Potatoes and traditional Chinese medicinal herbs such as Codonopsis, Angelica, Rhododendron and Astragalus form an important part of agricultural output. Furthermore, 485 kinds of wild Chinese herbal medicines are harvested.

Weiyuan has a long history with 49 ancient cultural sites in the county, including neolithic sites, a Ming Dynasty wooden bridge, and a section of the Qin dynasty Great Wall.
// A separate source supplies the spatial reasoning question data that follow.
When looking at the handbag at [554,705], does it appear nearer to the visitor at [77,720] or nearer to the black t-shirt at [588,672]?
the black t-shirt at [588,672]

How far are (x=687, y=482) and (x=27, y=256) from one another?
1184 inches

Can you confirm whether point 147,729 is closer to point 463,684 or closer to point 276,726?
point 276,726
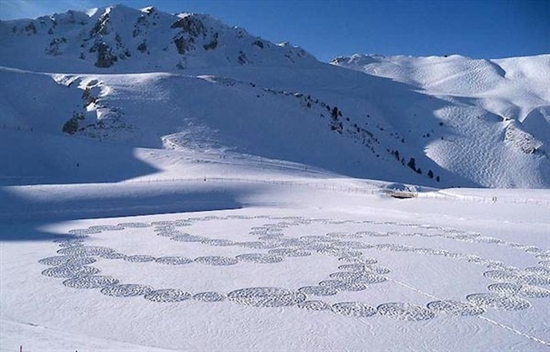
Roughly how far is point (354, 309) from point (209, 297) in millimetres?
2627

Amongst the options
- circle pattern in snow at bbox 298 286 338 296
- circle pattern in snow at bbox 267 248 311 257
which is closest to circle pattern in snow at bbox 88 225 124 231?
circle pattern in snow at bbox 267 248 311 257

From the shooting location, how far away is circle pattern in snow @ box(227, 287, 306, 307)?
30.4 ft

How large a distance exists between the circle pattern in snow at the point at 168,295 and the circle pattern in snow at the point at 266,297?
2.74ft

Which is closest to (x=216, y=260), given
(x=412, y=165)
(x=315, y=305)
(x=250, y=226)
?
(x=315, y=305)

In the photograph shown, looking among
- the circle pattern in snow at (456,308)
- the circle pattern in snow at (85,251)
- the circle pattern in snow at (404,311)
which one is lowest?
the circle pattern in snow at (85,251)

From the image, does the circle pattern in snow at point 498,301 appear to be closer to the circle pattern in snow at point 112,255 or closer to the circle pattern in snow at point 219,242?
the circle pattern in snow at point 219,242

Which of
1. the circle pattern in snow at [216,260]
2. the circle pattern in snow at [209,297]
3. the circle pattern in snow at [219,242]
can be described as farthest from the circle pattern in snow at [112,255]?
→ the circle pattern in snow at [209,297]

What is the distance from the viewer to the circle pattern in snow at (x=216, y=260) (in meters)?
12.4

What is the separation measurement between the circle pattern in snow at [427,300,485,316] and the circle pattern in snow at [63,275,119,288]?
6.09 m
==Administrative divisions==
Weiyuan County is divided to 12 towns and 4 townships.
- Towns

- Qingyuan (清源镇)
- Lianfeng (莲峰镇)
- Huichuan (会川镇)
- Wuzhu (五竹镇)
- Luyuan (路园镇)
- Beizhai (北寨镇)
- Xinzhai (新寨镇)
- Majiaji (麻家集镇)
- Qiaoyu (锹峪镇)
- Qingping (庆坪镇)
- Qijiamiao (祁家庙镇)
- Shangwan (上湾镇)

- Townships

- Da'an Township (大安乡)
- Qinqi Township (秦祁乡)
- Xiacheng Township (峡城乡)
- Tianjiahe Township (田家河乡)

==Climate==

Climate data for Weiyuan, elevation 2,111 m (6,926 ft), (1991–2020 normals, extremes 1981–present)
| Month | Jan | Feb | Mar | Apr | May | Jun | Jul | Aug | Sep | Oct | Nov | Dec | Year |
| Record high °C (°F) | 13.9 (57.0) | 18.6 (65.5) | 24.8 (76.6) | 27.8 (82.0) | 29.6 (85.3) | 30.5 (86.9) | 34.0 (93.2) | 31.9 (89.4) | 30.0 (86.0) | 23.4 (74.1) | 18.9 (66.0) | 12.5 (54.5) | 34.0 (93.2) |
| Mean daily maximum °C (°F) | 0.3 (32.5) | 3.4 (38.1) | 9.0 (48.2) | 15.2 (59.4) | 19.0 (66.2) | 22.1 (71.8) | 24.1 (75.4) | 22.9 (73.2) | 18.0 (64.4) | 12.5 (54.5) | 7.3 (45.1) | 2.2 (36.0) | 13.0 (55.4) |
| Daily mean °C (°F) | −6.8 (19.8) | −3.2 (26.2) | 2.2 (36.0) | 8.1 (46.6) | 12.2 (54.0) | 15.7 (60.3) | 17.7 (63.9) | 16.8 (62.2) | 12.3 (54.1) | 6.7 (44.1) | 0.6 (33.1) | −5.1 (22.8) | 6.4 (43.6) |
| Mean daily minimum °C (°F) | −11.8 (10.8) | −8.1 (17.4) | −2.7 (27.1) | 2.1 (35.8) | 6.2 (43.2) | 10.1 (50.2) | 12.3 (54.1) | 11.9 (53.4) | 8.4 (47.1) | 2.8 (37.0) | −3.8 (25.2) | −9.9 (14.2) | 1.5 (34.6) |
| Record low °C (°F) | −22.4 (−8.3) | −21.5 (−6.7) | −16.7 (1.9) | −9.2 (15.4) | −3.4 (25.9) | 2.7 (36.9) | 4.4 (39.9) | 3.7 (38.7) | 0.2 (32.4) | −10.0 (14.0) | −18.7 (−1.7) | −23.6 (−10.5) | −23.6 (−10.5) |
| Average precipitation mm (inches) | 5.5 (0.22) | 8.1 (0.32) | 16.0 (0.63) | 31.5 (1.24) | 60.5 (2.38) | 71.9 (2.83) | 97.6 (3.84) | 92.3 (3.63) | 62.0 (2.44) | 38.1 (1.50) | 7.6 (0.30) | 2.3 (0.09) | 493.4 (19.42) |
| Average precipitation days (≥ 0.1 mm) | 6.0 | 6.4 | 8.8 | 8.8 | 12.5 | 13.7 | 13.6 | 13.3 | 14.6 | 10.6 | 5.2 | 3.2 | 116.7 |
| Average snowy days | 8.9 | 8.6 | 8.9 | 3.4 | 0.4 | 0 | 0 | 0 | 0 | 2.2 | 5.4 | 5.4 | 43.2 |
| Average relative humidity (%) | 61 | 63 | 62 | 59 | 63 | 68 | 73 | 76 | 80 | 78 | 70 | 62 | 68 |
| Mean monthly sunshine hours | 192.4 | 176.9 | 195.9 | 211.0 | 221.1 | 206.1 | 213.4 | 194.2 | 136.6 | 145.8 | 177.0 | 200.0 | 2,270.4 |
| Percentage possible sunshine | 61 | 57 | 52 | 54 | 51 | 48 | 49 | 47 | 37 | 42 | 58 | 66 | 52 |
Source: China Meteorological Administration

== Transport ==
Weiyuan is served by Weiyuan railway station on the Lanzhou–Chongqing railway. The Lanzhou–Haikou Expressway (G75), China National Highway 212, 310 and 316 pass through the county.